# Aim of the exercise:
Copy the records below word for word, starting at the line that contains "Taking a look" and ending after the line that contains "2.70 metres". Output only those lines.

Extracted records:

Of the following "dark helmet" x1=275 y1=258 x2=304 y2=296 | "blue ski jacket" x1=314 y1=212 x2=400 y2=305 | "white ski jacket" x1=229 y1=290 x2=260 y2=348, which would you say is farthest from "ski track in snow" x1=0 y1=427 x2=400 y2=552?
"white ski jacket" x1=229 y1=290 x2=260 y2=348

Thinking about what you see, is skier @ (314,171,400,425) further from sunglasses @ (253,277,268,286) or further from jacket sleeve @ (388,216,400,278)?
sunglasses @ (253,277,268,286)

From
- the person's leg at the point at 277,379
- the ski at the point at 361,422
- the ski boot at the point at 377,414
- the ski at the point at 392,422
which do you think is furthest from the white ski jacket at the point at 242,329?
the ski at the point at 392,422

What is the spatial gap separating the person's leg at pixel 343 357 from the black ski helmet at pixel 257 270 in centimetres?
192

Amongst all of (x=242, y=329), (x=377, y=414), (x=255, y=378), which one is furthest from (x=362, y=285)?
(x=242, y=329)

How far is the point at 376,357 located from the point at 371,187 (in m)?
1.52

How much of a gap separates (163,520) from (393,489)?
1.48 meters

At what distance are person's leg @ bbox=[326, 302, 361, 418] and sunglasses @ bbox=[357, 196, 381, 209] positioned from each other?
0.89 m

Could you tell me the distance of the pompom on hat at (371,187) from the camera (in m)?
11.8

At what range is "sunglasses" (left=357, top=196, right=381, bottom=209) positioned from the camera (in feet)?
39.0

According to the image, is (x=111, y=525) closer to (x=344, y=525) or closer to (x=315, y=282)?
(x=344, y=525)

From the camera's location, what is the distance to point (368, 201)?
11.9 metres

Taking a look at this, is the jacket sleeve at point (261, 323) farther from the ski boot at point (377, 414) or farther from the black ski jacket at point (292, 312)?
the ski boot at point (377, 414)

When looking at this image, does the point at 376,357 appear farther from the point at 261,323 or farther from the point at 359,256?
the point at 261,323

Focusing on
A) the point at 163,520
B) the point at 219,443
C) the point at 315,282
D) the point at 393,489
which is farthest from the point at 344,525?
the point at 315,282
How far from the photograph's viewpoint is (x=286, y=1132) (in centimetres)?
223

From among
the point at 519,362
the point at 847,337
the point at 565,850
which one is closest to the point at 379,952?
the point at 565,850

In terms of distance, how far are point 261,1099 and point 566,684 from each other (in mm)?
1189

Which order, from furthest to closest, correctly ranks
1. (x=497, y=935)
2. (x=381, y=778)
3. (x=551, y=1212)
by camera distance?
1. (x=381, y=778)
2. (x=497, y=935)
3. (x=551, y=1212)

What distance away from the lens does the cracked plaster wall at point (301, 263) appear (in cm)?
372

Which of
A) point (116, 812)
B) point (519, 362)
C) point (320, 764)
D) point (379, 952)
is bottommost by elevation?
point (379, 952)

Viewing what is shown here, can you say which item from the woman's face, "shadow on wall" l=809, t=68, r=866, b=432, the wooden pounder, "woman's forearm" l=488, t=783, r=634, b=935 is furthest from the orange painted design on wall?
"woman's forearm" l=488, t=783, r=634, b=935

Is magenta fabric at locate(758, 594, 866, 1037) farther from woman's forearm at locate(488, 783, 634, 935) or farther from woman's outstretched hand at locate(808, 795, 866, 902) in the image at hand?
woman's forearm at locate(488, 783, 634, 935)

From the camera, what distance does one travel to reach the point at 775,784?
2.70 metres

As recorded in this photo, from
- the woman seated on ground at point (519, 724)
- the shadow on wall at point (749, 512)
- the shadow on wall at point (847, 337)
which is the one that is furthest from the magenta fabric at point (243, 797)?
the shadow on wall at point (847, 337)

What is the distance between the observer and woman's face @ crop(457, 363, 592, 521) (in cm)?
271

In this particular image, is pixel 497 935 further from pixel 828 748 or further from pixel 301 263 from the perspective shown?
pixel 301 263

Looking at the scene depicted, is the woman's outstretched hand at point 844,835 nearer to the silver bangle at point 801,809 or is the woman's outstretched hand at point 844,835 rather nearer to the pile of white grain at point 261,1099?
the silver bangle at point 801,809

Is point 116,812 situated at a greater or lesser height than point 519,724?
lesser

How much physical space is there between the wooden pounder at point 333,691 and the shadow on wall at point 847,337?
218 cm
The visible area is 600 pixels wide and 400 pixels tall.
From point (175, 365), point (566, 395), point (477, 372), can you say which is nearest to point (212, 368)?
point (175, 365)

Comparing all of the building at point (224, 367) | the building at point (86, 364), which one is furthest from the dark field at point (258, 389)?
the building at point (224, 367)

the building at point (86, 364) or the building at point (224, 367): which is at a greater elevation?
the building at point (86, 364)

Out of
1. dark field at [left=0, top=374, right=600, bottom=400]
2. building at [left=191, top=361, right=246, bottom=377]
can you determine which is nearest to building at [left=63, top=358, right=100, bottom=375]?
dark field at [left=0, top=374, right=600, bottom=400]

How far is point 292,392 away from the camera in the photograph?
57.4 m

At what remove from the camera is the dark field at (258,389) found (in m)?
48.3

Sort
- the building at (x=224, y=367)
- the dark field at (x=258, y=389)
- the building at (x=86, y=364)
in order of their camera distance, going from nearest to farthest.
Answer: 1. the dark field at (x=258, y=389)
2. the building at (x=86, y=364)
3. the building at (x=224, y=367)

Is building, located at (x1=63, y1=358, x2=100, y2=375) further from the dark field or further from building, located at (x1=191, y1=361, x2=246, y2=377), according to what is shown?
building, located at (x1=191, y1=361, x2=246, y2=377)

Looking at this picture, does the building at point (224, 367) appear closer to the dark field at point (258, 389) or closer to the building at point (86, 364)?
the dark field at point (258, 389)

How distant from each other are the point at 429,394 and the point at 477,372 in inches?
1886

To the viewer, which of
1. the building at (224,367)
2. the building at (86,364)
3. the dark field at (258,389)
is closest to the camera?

# The solution:
Taking a look at this, is the jacket sleeve at point (261, 323) farther from the ski boot at point (377, 414) or farther from the black ski jacket at point (292, 312)?
the ski boot at point (377, 414)

When looking at this image, does the point at 376,357 appear farther from the point at 261,323 or farther from the point at 359,256?
the point at 261,323

Focusing on
A) the point at 163,520
B) the point at 219,443
C) the point at 315,282
D) the point at 393,489
which is farthest from the point at 344,525?
the point at 315,282
How far from the photograph's viewpoint is (x=286, y=1132) (in centimetres)?
223

From among
the point at 519,362
the point at 847,337
the point at 565,850
which one is closest to the point at 379,952?
the point at 565,850

In terms of distance, how far are point 261,1099 and point 566,684 from each other (in mm)?
1189

Which order, from furthest to closest, correctly ranks
1. (x=497, y=935)
2. (x=381, y=778)
3. (x=551, y=1212)
by camera distance?
1. (x=381, y=778)
2. (x=497, y=935)
3. (x=551, y=1212)

What distance away from the lens does the cracked plaster wall at point (301, 263) appear (in cm)?
372

Which of
A) point (116, 812)
B) point (519, 362)
C) point (320, 764)
D) point (379, 952)
is bottommost by elevation?
point (379, 952)

Viewing what is shown here, can you say which item from the woman's face, "shadow on wall" l=809, t=68, r=866, b=432, the wooden pounder, "woman's forearm" l=488, t=783, r=634, b=935 is furthest from the orange painted design on wall?
"woman's forearm" l=488, t=783, r=634, b=935

Is magenta fabric at locate(758, 594, 866, 1037) farther from woman's forearm at locate(488, 783, 634, 935) or farther from woman's outstretched hand at locate(808, 795, 866, 902) in the image at hand?
woman's forearm at locate(488, 783, 634, 935)

From the camera, what distance does one travel to reach the point at 775,784?
2.70 metres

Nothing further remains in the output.